"Because I was thinking of it myself." He glanced at me, and I shook my head.
"Well," Minver said, "if it will leave Acton out in the cold, I'll own that I was thinking of it, too. I was going back in my mind, for no reason that I know of, to my childhood, when I first heard of such a thing as a presentiment, and when I was afraid of having one. I had the notion that presentiments ran in the family."
"Why had you that notion?" Rulledge demanded.
"I don't know that I proposed telling," the painter said, giving himself to his pipe.
"Perhaps you didn't have it," Rulledge retaliated.
"Perhaps," Minver assented.
Wanhope turned from the personal aspect of the matter. "It's rather curious that we should all three have had the same thing in mind just now; or, rather, it is not very curious. Such coincidences are really very common. Something must have been said at dinner which suggested it to all of us."
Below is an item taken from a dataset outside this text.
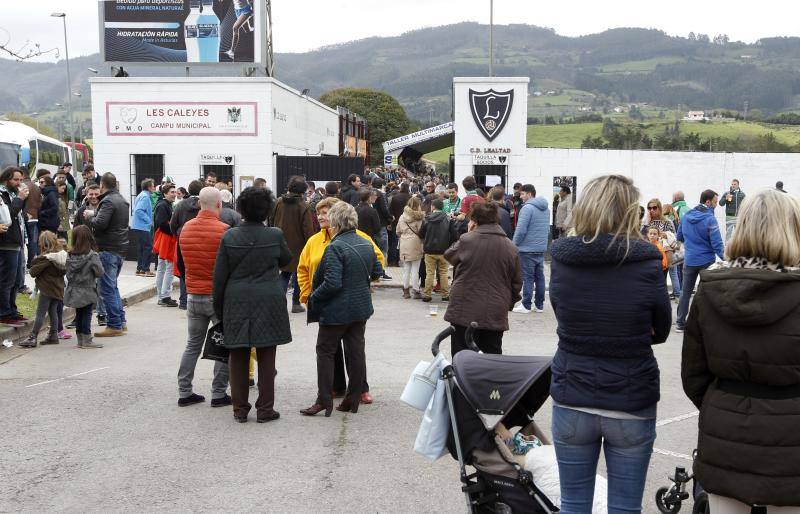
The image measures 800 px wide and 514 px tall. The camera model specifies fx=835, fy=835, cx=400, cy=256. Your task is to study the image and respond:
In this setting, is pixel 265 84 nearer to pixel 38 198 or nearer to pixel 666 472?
pixel 38 198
"All but Acton," Minver demurred.
"I mightn't have heard what was said," I explained. "I suppose the passing of all that sort of sub-beliefs must date from the general lapse of faith in personal immortality."
"Yes, no doubt," Wanhope assented. "It is very striking how sudden the lapse was. Everyone who experienced it in himself could date it to a year, if not to a day. The agnosticism of scientific men was of course all the time undermining the fabric of faith, and then it fell in abruptly, reaching one believer after another as fast as the ground was taken wholly or partly from under his feet. I can remember how people once disputed whether there were such beings as guardian spirits or not. That minor question was disposed of when it was decided that there were no spirits at all."